Seven common cybersecurity myths

Below are the seven common cybersecurity myths:

1 Password policies should include certain characters

Special characters do not necessarily make a password more secure (see also article Secure passwords). The example in the table below shows that "Watch4T!m3" is a stronger password than "qwerty". However, "Caterpillar Motorboat Tree January" is three times stronger than "Watch4T!m3" even though it does not contain a single special character. Therefore, users should rather use longer passwords. Passwords with arbitrary special characters are not more secure, they only cause frustration for the user.

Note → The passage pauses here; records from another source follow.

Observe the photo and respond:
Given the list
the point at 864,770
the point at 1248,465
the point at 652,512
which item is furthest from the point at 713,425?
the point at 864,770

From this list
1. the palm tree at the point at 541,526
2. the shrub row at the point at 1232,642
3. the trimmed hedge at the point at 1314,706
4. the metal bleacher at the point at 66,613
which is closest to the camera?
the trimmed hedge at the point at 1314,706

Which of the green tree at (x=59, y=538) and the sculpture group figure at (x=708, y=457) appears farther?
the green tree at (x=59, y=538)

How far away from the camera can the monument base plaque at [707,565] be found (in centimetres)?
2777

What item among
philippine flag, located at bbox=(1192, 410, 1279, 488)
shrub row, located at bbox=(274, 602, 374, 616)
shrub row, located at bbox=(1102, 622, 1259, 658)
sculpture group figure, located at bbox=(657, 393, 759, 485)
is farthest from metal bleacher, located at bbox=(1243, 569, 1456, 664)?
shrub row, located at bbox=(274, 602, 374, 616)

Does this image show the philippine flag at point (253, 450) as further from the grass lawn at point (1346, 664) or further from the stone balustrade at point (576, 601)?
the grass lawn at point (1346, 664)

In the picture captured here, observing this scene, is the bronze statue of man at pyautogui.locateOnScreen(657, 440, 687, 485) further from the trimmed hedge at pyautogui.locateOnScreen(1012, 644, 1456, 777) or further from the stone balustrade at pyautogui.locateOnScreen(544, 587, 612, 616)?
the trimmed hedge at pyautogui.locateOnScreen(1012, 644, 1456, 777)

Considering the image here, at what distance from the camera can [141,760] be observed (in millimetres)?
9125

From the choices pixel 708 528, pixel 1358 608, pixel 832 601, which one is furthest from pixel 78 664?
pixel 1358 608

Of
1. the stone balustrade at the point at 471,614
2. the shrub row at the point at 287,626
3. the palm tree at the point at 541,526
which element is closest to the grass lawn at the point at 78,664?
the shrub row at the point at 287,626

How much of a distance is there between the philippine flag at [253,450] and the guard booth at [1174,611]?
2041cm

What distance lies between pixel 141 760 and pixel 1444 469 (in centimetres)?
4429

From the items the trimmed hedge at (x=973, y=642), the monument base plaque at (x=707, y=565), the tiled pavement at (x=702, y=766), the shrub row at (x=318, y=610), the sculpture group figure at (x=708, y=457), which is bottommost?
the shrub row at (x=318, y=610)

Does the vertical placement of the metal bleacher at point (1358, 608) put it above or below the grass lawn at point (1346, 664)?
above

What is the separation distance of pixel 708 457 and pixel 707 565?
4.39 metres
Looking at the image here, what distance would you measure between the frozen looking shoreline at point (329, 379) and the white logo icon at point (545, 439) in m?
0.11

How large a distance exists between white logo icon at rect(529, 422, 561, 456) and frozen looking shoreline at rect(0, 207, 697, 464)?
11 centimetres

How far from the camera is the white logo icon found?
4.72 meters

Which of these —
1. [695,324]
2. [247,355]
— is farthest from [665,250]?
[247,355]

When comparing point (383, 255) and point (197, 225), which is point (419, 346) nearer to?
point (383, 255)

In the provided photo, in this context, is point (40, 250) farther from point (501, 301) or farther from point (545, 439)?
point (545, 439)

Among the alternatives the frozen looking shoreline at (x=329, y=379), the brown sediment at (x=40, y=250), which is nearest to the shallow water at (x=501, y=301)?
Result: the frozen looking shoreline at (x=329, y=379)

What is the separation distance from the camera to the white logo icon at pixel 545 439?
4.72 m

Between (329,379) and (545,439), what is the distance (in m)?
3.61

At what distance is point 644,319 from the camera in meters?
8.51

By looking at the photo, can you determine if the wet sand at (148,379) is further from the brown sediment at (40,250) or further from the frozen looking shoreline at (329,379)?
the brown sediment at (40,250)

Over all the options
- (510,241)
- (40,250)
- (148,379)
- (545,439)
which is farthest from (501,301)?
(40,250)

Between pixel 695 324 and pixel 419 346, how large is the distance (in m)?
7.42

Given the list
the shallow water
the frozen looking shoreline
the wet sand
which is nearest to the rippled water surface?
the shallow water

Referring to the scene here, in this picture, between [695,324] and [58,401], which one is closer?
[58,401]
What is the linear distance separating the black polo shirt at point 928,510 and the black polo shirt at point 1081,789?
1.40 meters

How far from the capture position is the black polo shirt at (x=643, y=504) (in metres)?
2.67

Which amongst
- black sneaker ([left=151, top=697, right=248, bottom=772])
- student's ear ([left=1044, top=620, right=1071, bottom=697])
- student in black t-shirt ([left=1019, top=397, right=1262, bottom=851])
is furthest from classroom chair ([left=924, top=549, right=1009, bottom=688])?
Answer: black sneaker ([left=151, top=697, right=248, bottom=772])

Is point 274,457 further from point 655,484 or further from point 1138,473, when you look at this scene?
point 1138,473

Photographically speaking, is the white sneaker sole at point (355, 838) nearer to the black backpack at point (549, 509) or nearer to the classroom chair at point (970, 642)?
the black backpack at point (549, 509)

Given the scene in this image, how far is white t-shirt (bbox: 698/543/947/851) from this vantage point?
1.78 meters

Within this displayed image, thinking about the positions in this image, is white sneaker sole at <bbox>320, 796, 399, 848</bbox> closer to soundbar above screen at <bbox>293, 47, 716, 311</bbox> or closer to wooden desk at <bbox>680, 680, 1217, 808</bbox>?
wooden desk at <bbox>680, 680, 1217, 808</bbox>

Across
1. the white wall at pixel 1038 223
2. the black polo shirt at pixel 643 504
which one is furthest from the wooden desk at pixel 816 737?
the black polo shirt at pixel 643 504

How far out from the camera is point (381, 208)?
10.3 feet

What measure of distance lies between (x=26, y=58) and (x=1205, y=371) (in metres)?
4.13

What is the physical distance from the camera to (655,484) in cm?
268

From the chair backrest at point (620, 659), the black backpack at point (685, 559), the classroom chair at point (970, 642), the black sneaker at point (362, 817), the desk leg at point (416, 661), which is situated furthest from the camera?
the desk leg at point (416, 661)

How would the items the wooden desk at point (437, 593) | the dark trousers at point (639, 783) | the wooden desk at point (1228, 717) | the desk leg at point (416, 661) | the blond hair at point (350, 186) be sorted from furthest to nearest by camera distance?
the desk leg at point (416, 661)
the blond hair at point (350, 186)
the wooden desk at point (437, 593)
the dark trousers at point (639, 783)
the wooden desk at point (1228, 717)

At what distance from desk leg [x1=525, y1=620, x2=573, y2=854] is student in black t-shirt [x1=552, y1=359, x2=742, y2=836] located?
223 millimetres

2 Multi-factor authentication prevents credential stuffing

Multi-factor authentication (MFA), while a cybersecurity tool, does not prevent Credential Stuffing. If a hacker tries to log in with incorrect credentials, the server responds with an error message. If the credentials are correct, the server requests a second authentication factor. This provides attackers with useful information. With the correct credentials, they can focus on schemes and gain access for the second authentication factor via social engineering, porting fraud, or SIM swapping, for example.

3 Without loss there is no fraud

Fraud is always fraud, even without data loss. As soon as a hacker performs a deception, for example by gaining access to an e-mail account, it is fraud, even if no damage has yet been done. There are definitely some types of attacks that first gain access and then wait. Nevertheless, it is fraud. So it is not uncommon for companies to be infiltrated long before they discover an attack.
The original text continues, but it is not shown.